Passage for review:
++++++++++

(From left) Iran’s Supreme Leader Ali Khamenei, President Masoud Pezeshkian, Parliament Speaker Mohammad Bagher Ghalibaf, Justice Cheif Gholam-Hossein Mohseni Ejei during the inauguration of Pezeshkian in July 2024
As President-elect Donald Trump’s inauguration nears, more establishment figures and experts in Iran are urging authorities to engage in negotiations with the United States to alleviate the Islamic Republic’s severe economic pressures.
Former Reformist Interior Minister Abdolvahed Mousavi-Lari, one of the growing voices advocating for dialogue, told the Iranian press that "President Masoud Pezeshkian should break the taboo surrounding negotiations with the United States."
Mousavi-Lari stated that "Supreme Leader Ali Khamenei will accept the idea of negotiations with the United States if Pezeshkian explains the country's [dire economic] situation to him." This comes despite Khamenei's reputation as a staunchly anti-US political figure. In a 2019 meeting with former Japanese Prime Minister Shinzo Abe, Khamenei expressed his belief that Trump was not worthy of engaging in talks.
Mousavi-Lari emphasized the interconnected fate of Pezeshkian and Iran’s Reformist movement, stating, "Those who voted for Pezeshkian voted for change. If he refuses to negotiate with the United States, many voters may come to regret their decision."

++++++++++

Source information:
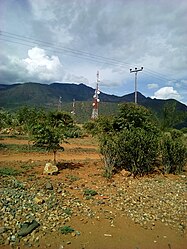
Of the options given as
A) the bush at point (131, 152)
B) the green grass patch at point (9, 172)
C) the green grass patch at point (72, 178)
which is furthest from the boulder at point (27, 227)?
the bush at point (131, 152)

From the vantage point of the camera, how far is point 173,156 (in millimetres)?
9695

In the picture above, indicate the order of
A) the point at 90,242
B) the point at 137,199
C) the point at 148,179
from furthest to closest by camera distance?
the point at 148,179 < the point at 137,199 < the point at 90,242

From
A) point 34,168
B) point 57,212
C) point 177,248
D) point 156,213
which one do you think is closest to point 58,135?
point 34,168

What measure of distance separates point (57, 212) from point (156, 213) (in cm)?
246

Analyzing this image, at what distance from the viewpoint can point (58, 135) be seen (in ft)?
30.6

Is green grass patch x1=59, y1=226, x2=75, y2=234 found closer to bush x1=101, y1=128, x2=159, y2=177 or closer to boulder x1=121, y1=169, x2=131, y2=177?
bush x1=101, y1=128, x2=159, y2=177

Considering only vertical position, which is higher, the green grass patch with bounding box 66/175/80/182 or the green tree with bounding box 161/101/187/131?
the green tree with bounding box 161/101/187/131

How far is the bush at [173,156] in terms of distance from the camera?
9.69 metres

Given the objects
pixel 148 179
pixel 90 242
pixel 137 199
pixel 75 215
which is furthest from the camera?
pixel 148 179

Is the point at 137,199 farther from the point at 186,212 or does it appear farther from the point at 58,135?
the point at 58,135

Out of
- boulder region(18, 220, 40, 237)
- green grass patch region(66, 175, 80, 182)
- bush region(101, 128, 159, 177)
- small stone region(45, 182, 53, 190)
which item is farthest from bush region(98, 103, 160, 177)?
boulder region(18, 220, 40, 237)

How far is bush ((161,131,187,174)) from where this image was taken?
31.8 ft

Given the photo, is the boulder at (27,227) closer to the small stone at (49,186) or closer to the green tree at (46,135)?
the small stone at (49,186)

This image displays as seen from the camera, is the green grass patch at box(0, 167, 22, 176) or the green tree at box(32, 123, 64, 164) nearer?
the green grass patch at box(0, 167, 22, 176)
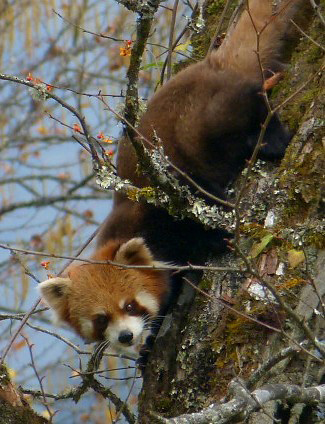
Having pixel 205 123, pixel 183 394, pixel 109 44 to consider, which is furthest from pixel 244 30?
pixel 109 44

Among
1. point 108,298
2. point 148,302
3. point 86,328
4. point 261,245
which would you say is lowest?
point 86,328

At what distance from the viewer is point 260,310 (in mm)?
3494

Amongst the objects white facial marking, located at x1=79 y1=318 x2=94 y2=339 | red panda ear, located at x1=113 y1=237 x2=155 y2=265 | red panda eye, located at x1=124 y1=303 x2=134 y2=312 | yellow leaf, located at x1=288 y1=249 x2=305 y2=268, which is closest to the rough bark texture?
yellow leaf, located at x1=288 y1=249 x2=305 y2=268

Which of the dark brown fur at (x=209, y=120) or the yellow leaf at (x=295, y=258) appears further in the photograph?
the dark brown fur at (x=209, y=120)

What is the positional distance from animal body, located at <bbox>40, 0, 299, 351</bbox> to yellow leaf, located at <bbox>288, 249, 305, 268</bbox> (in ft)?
4.59

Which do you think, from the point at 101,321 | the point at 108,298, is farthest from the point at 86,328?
the point at 108,298

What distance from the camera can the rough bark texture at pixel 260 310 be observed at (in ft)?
11.0

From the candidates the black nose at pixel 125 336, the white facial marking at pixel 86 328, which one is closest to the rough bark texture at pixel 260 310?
the black nose at pixel 125 336

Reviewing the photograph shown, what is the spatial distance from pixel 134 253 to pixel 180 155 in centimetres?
71

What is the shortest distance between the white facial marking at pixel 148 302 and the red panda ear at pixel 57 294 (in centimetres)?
45

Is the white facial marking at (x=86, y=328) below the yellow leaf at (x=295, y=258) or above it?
below

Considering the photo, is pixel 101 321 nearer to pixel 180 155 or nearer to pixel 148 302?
pixel 148 302

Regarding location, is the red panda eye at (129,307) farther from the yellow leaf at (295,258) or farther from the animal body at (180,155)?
the yellow leaf at (295,258)

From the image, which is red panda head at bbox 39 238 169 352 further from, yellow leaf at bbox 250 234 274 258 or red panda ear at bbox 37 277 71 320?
yellow leaf at bbox 250 234 274 258
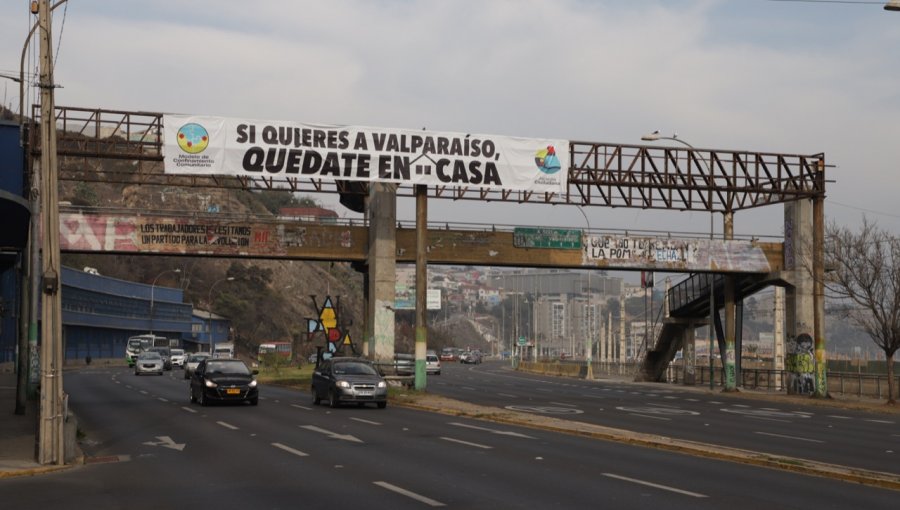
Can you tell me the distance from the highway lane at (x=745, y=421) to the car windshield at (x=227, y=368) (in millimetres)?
8992

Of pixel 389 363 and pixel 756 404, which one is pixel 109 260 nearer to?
pixel 389 363

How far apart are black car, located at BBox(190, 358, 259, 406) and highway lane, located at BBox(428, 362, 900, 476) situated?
8.78 m

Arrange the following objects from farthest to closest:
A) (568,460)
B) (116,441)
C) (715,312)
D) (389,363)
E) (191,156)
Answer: (715,312) < (389,363) < (191,156) < (116,441) < (568,460)

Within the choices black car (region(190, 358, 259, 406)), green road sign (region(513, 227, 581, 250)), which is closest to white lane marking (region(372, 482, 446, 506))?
black car (region(190, 358, 259, 406))

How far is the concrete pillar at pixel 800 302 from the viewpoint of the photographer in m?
48.1

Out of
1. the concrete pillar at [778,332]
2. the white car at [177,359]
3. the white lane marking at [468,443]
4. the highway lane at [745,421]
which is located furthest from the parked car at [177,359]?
the white lane marking at [468,443]

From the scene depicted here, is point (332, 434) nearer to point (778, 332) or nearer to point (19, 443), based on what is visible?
point (19, 443)

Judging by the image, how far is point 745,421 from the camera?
30.6m

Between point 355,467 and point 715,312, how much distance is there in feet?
144

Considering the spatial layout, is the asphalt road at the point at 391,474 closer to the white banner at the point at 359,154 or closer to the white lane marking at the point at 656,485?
the white lane marking at the point at 656,485

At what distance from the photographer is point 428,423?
2789 cm

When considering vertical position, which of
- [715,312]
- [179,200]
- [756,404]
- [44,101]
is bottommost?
[756,404]

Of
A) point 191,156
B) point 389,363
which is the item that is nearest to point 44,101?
point 191,156

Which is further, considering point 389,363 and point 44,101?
point 389,363
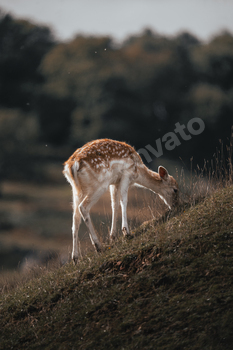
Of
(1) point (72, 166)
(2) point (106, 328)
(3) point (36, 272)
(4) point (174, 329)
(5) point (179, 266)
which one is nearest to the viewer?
(4) point (174, 329)

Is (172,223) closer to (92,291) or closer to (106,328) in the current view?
(92,291)

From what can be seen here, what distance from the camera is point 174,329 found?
16.5ft

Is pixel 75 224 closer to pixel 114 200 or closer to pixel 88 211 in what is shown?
pixel 88 211

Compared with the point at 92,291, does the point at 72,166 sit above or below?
above

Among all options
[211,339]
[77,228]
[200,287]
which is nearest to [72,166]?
[77,228]

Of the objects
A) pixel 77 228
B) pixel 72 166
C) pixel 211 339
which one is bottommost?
pixel 211 339

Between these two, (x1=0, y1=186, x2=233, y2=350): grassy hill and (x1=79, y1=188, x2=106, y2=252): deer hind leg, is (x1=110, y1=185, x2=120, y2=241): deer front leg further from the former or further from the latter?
(x1=0, y1=186, x2=233, y2=350): grassy hill

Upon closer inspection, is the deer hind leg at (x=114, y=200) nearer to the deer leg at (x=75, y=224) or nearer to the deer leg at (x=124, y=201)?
the deer leg at (x=124, y=201)

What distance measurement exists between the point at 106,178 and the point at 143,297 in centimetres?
329

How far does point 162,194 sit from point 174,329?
18.2 ft

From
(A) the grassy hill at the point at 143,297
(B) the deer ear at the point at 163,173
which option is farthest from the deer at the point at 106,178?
(A) the grassy hill at the point at 143,297

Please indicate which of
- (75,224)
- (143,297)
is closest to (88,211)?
(75,224)

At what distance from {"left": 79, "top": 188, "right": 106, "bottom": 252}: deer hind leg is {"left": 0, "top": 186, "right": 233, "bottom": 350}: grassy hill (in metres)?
0.30

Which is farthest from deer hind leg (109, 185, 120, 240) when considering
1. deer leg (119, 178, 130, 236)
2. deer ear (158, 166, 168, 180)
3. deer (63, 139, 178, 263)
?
deer ear (158, 166, 168, 180)
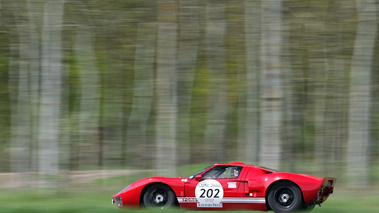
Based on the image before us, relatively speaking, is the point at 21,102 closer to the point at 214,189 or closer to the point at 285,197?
the point at 214,189

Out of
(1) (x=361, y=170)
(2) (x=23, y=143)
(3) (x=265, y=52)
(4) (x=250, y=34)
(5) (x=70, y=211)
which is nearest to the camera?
(5) (x=70, y=211)

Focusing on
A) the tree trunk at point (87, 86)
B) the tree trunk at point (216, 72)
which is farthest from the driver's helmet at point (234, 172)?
the tree trunk at point (87, 86)

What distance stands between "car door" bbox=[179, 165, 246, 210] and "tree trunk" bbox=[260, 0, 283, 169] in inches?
114

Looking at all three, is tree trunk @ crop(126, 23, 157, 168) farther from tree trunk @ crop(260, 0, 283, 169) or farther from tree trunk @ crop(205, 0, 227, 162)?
tree trunk @ crop(260, 0, 283, 169)

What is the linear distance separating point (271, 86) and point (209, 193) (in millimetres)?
3962

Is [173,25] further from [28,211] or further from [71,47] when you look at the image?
[71,47]

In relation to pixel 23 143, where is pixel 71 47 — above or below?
above

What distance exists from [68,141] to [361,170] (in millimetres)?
12850

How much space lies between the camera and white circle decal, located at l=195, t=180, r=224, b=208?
27.2ft

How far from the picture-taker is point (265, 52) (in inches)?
461

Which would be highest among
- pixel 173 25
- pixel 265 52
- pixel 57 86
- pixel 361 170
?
pixel 173 25

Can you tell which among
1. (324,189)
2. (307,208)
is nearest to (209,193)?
(307,208)

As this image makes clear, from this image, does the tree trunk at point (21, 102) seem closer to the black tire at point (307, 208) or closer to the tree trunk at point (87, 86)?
the tree trunk at point (87, 86)

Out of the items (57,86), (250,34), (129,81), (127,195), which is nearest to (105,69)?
(129,81)
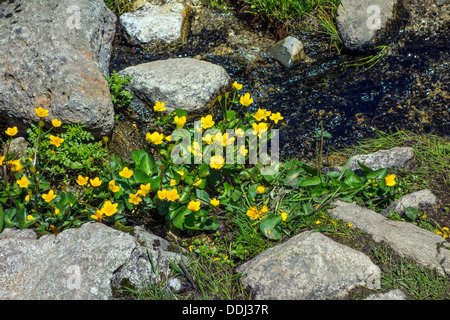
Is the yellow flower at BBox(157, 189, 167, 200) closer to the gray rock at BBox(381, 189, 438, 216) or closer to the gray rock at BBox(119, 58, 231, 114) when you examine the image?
the gray rock at BBox(119, 58, 231, 114)

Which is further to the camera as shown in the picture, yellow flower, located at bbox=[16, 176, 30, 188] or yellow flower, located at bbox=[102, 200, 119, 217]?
yellow flower, located at bbox=[16, 176, 30, 188]

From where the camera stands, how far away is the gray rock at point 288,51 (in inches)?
198

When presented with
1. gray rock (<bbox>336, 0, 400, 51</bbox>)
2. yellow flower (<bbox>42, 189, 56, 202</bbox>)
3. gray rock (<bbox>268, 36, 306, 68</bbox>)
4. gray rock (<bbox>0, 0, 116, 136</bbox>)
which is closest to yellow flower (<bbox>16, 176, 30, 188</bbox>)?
yellow flower (<bbox>42, 189, 56, 202</bbox>)

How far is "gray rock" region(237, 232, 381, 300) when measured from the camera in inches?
95.1

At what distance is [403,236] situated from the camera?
2754 mm

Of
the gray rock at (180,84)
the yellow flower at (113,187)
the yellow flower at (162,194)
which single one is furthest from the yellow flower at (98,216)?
the gray rock at (180,84)

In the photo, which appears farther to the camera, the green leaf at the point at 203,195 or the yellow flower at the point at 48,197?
the green leaf at the point at 203,195

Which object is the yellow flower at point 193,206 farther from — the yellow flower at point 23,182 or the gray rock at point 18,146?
the gray rock at point 18,146

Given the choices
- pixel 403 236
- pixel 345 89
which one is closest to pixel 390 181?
pixel 403 236

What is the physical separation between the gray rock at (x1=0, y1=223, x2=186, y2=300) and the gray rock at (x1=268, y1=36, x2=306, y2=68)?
3.33m

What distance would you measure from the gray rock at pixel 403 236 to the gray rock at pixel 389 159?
0.74 meters

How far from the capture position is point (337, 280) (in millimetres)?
2428

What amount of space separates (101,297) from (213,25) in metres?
4.37
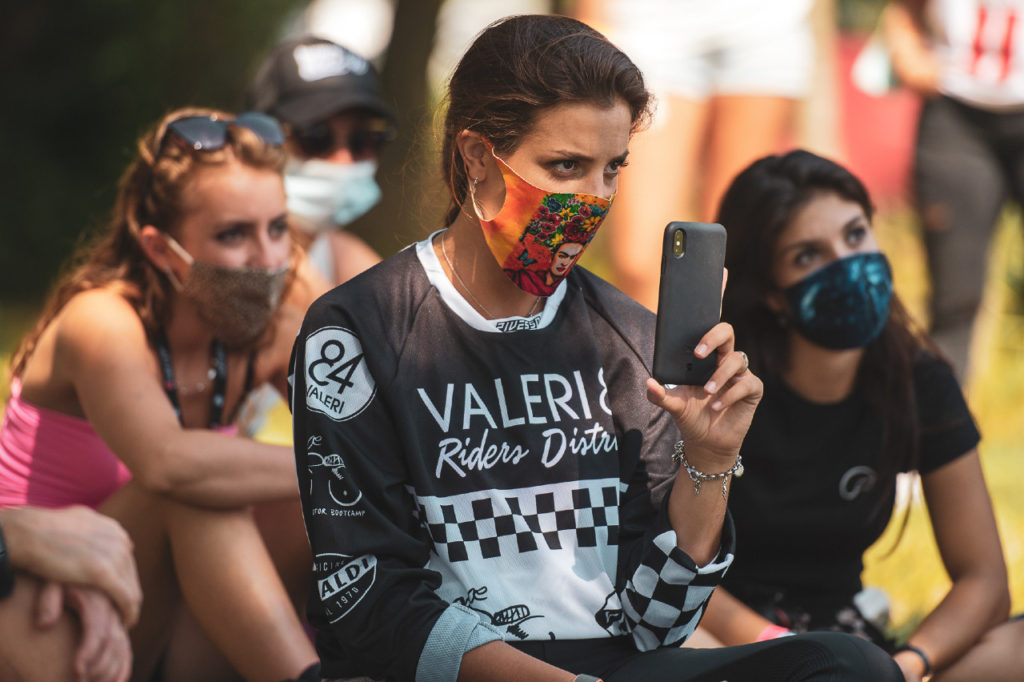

++++++++++

Things to do:
1) In the article on Iranian calls for negotiations with the United States, whom did Khamenei meet in 2019 when he said Trump was not worthy of talks?
2) Continue the article on Iranian calls for negotiations with the United States, starting after its last sentence.

Task-by-task results:
1) Former Japanese Prime Minister Shinzo Abe.

2)
He argued, "Pezeshkian neither wants nor is capable of pursuing negotiations with the United States without Khamenei's support. Pezeshkian must stand by his promise to the people to address the country's economic problems." Mousavi-Lari reiterated that Pezeshkian should seek the leader's backing, adding, "Khamenei certainly wants the government to succeed and will support efforts to ensure its success."
However, the politician’s optimism about Khamenei’s intentions is not necessarily aligned with recent history. The Supreme Leader has consistently voiced staunch anti-US and anti-West sentiments, advocating for defiance and a strategy centered on regional dominance.
The prospect of further economic turmoil and unpredictable popular protests looms heavily over all levels of Iran's ruling establishment.
A senior expert on the United States told local media that Trump is eager to capitalize on potential unrest in Iran to pressure Tehran into entering negotiations with Washington. Meanwhile, a former Interior Minister has called on Pezeshkian to seek Khamenei's backing for talks with the United States.
In an interview with the Tehran-based Khabar Online website, Hadi Alami Fariman also cautioned that "any shift in Iran's nuclear doctrine will bring hardship for Iranians and provoke extensive military attacks on the country."
Fariman added that "Iran's nuclear dossier is likely to be the most significant issue Trump will address in dealing with Iran. His plans are expected to include maximum pressure tactics, intensifying sanctions, and pressuring China to halt oil purchases from Iran," he said.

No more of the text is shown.